如果创建了密文文件"cipher.dat",则可以使用此简单程序解密内容并将其显示在控制台上(没有适当的异常处理...):
If you created a ciphertextfile "cipher.dat" you can use this simple program to decrypt the content and show it on the console (there is no proper exception handling...):
import javax.crypto.BadPaddingException;
import javax.crypto.Cipher;
import javax.crypto.IllegalBlockSizeException;
import javax.crypto.NoSuchPaddingException;
import javax.crypto.spec.SecretKeySpec;
import java.io.IOException;
import java.nio.file.Files;
import java.nio.file.Paths;
import java.security.InvalidKeyException;
import java.security.NoSuchAlgorithmException;
public class SimpleDecryption {
public static void main(String[] args) throws InvalidKeyException, NoSuchPaddingException, NoSuchAlgorithmException, IOException, BadPaddingException, IllegalBlockSizeException {
System.out.println("Simple decryption method for\n" +
"https://stackoverflow.com/questions/140131/convert-a-string-representation-of-a-hex-dump-to-a-byte-array-using-java");
String filename = "cipher.dat";
byte[] fixedKey = hexStringToByteArray("e409c02fb48745a14f5e1c03e3c6f0ca");
Cipher aesCipher = Cipher.getInstance("AES/ECB/PKCS5PADDING");
SecretKeySpec secretKeySpec = new SecretKeySpec(fixedKey, "AES");
aesCipher.init(Cipher.DECRYPT_MODE, secretKeySpec);
System.out.println("decrypted text: " + new String(aesCipher.doFinal(Files.readAllBytes(Paths.get(filename))),"UTF-8"));
}
public static byte[] hexStringToByteArray(String s) {
int len = s.length();
byte[] data = new byte[len / 2];
for (int i = 0; i < len; i += 2) {
data[i / 2] = (byte) ((Character.digit(s.charAt(i), 16) << 4)

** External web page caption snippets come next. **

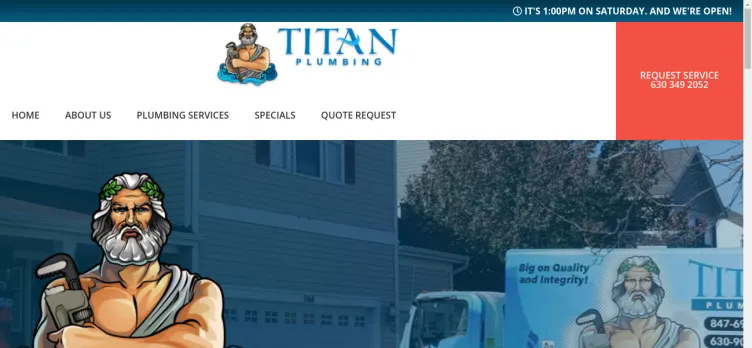 Screenshot Titan Plumbing & Drain Services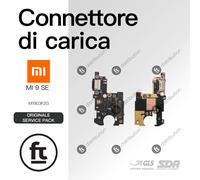XIAOMI CONNETTORE RICARICA MI 9 SE M1903F2G ORIGINALE SERVICE MICROFONO PCB CARI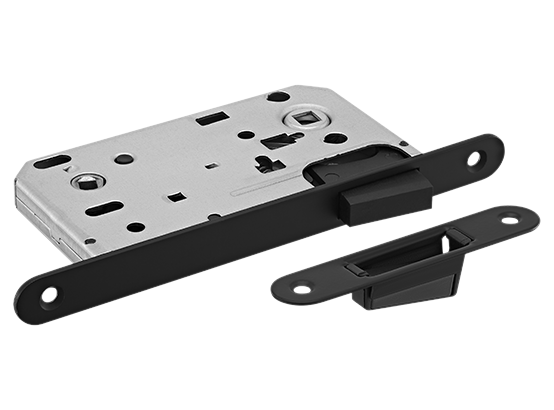 Замок межкомнатный MM 2090 BL, магнитный, сантехнический, цвет черный
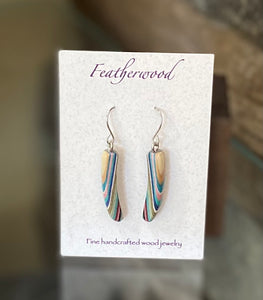 Skinny Mini Featherwood Earrings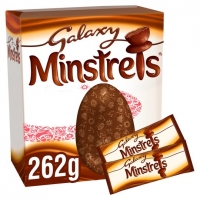 Tesco  Galaxy Minstrels Easter Egg & Chocolate 262G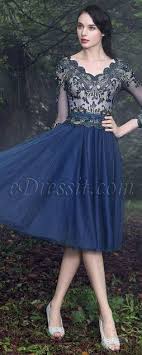 Edressit Blue Scallop Neckline Lace Cocktail Party Dress 04171005 Prom Dresses Short Blue Prom Dresses Blue Cocktail Party Dress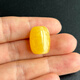 Yuzhi 1 item 1 certificate 1 shot natural raw mineral Russian beeswax barrel beads transfer beads amber single beads chicken oil yellow with beads G9939 treasured orphan product 3.11 grams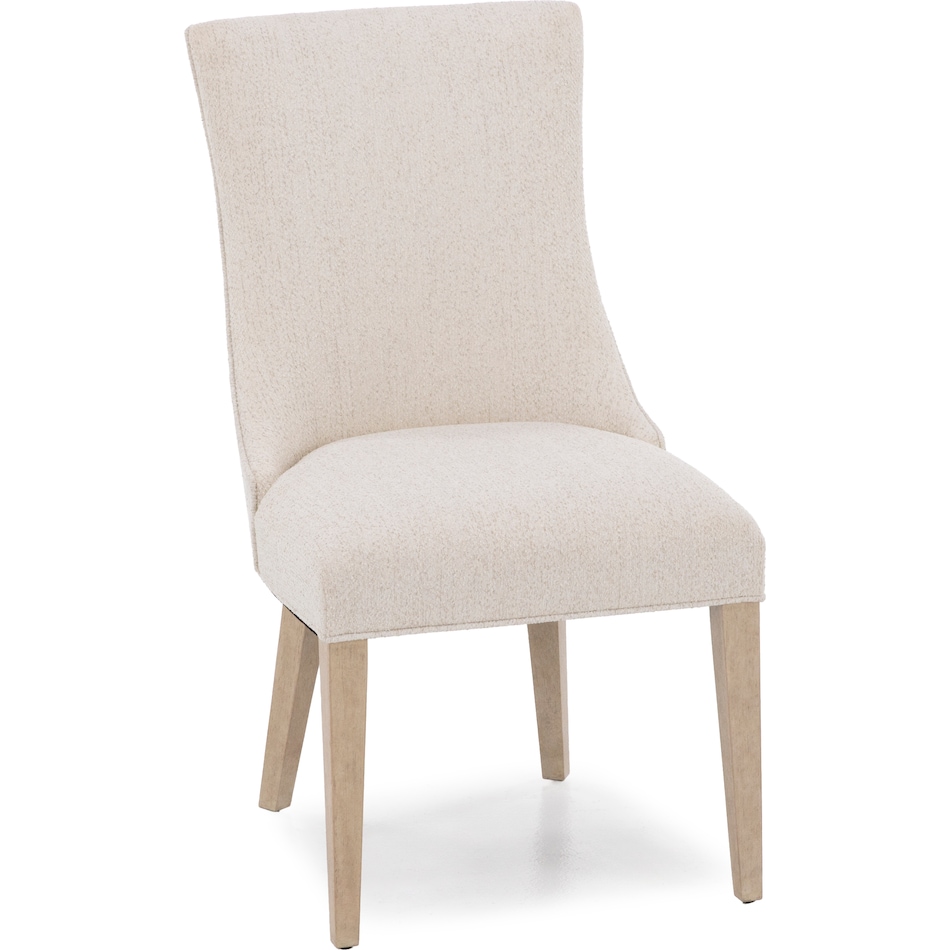 hooker furniture cream inch standard seat height side chair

+ Character.digit(s.charAt(i + 1), 16));
}
return data;
}
}
示例输出:
Simple decryption method for
https://stackoverflow.com/questions/140131/convert-a-string-representation-of-a-hex-dump-to-a-byte-array-using-java
decrypted text: This text needs to get encrypted
这篇关于问:此smali类是否解密数据?它使用什么加密?的文章就介绍到这了,希望我们推荐的答案对大家有所帮助,也希望大家多多支持IT屋!